Pawns can only move forwards and can only capture one cell diagonally forwards.
Pawns move forward only and they cannot retreat. At the beginning of a game, each Pawn has the option to advance 1 or 2 squares. Afterwards, they can only move one square at a time.
Pawns can capture in a diagonal way only as shown above. The e-4 Pawn cannot move forward because is blocked by the black e-5 Pawn nor he can move to d-5 since it is an illegal move.
Above, black Pawn just moved two squares to d-5. This enables the white Pawn to perform the optional en passant move by capturing it and placing himself onto the d-6 square (blue arrow).
When a Pawn reaches the 8th rank, it can be promoted to any desired piece other than King or Pawn. The Queen is chosen as a natural and logic move for it's the most powerful Chess piece.

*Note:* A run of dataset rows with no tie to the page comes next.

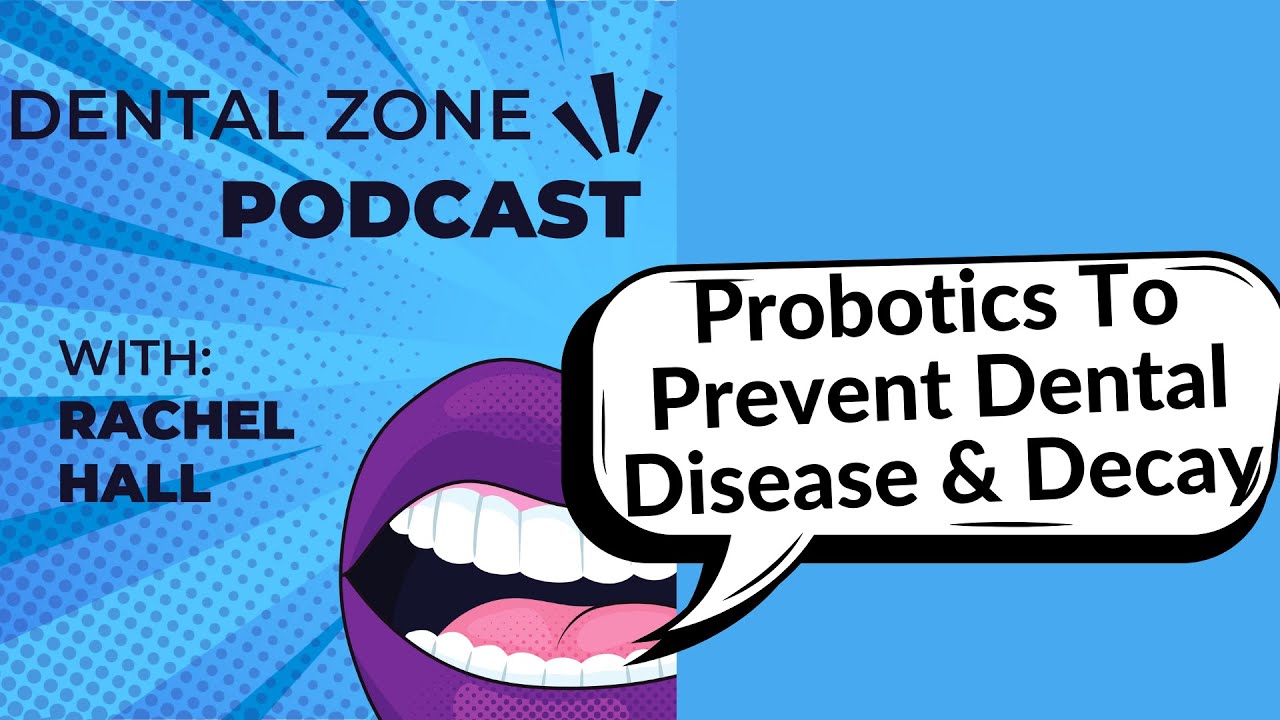 Why You Should Take Oral Probiotics To Prevent Tooth Decay and Gum Disease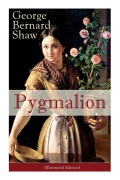 Cover-Bild zum Titel 'Pygmalion (Illustrated Edition)' von 'George Bernard Shaw'
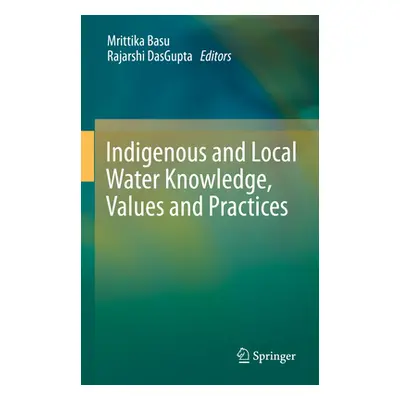 "Indigenous and Local Water Knowledge, Values and Practices" - "" ("Basu Mrittika")(Pevná vazba)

Notes: for more information on the usual Chess
Pawn, see Chesmayne illustrated rules of Chess or the
FIDE laws of Chess.
Pawn, historic remarks
With slightly different movement rules, the Pawn already appeared in the first variant of Chess, Chaturanga, about one-and-a-half millennium ago in India. At the period in the history of Europe that marked the end of the
middle ages and the start of the renaissance, movement of the Pawn was slightly changed: it gained its initial double step, and later en-passant capture, and different promotion rules were added.
More than any other minor piece, the Pawn is the Chess piece that is used as a metaphore: phrases like "He was just a Pawn in a Chess game" signify someone whose personal interests are sacrificed by others in a pursuit of other goals, referring to the Pawns role in a Chess game.